A look inside the chapter's organizational structure, leadership philosophy, and how student engineers turn strategy into action.

EWB OSU chapter meeting and organizational work

By Nicole DiRando, Chapter President

Have you ever wondered how a student organization actually runs? How does it stay productive while every member is simultaneously balancing coursework, part-time jobs, and everything else that comes with college? At EWB-OSU, the answer comes down to structure, communication, and a willingness to hold each other accountable.

How We're Organized

The chapter operates on a clear hierarchy: the President and Vice President set overall goals and direction, committee executives guide their respective teams, and general members carry out the essential work that makes projects happen. Every role has defined responsibilities — and every member knows where they fit.

Strategic Planning: The Advances

Twice a year, leadership steps back from day-to-day operations to evaluate the chapter as a whole.

The Fall Advance uses a SWOT analysis — Strengths, Weaknesses, Opportunities, Threats — to honestly assess how the chapter is performing and where we need to grow.

The Spring Advance picks up remaining action items and sets new objectives for the year ahead.

These sessions aren't just meetings. They're where the chapter decides what it actually stands for and what it's going to do about it.

Three Goals: Accountability, Communication, Execution

Having moved through roles including Professional Liaison, International Projects Lead, Vice President, and President, I've seen the chapter from nearly every angle. The through-line has always been the same: the organizations that succeed don't just talk about their values — they act on them.

That means setting clear expectations, following through on commitments, and being honest when something isn't working. It means walking the walk.
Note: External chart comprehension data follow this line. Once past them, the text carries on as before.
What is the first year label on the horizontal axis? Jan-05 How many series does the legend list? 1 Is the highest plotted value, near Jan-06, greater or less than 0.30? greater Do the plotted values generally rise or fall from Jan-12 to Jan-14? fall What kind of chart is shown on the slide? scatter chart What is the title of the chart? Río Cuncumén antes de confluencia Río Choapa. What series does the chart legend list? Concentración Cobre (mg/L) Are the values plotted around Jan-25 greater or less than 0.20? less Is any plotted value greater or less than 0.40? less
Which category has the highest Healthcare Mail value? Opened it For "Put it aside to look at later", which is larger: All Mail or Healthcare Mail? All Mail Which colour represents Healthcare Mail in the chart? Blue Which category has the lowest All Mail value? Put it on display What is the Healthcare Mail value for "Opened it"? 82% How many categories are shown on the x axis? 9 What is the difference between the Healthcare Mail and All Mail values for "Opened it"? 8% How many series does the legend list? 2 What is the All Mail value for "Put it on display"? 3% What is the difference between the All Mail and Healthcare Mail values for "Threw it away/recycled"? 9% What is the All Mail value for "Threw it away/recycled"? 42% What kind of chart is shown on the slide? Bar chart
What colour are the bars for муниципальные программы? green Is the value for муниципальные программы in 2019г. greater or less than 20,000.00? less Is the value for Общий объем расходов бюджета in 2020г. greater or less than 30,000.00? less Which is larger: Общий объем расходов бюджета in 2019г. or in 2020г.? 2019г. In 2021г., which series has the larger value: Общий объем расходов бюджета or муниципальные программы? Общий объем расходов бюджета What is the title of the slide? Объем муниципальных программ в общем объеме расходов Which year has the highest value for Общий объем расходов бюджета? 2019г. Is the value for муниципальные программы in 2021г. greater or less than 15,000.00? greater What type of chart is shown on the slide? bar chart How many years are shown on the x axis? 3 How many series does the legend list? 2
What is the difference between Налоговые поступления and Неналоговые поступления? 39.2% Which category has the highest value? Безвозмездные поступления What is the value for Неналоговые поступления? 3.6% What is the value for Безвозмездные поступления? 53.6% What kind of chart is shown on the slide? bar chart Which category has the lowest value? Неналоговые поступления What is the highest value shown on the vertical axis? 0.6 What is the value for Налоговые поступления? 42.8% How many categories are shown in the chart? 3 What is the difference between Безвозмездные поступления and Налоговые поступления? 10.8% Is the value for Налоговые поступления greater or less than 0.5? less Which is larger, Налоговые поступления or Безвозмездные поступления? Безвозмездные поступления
We use the Student Organization Success Framework Self-Assessment as a guide — not because a framework solves problems, but because it helps us ask the right questions about member experience, project quality, and long-term impact.

Why It Matters

The communities we work with — like Njau in The Gambia — are counting on us to show up prepared and deliver. That requires more than good intentions. It requires an organization that functions.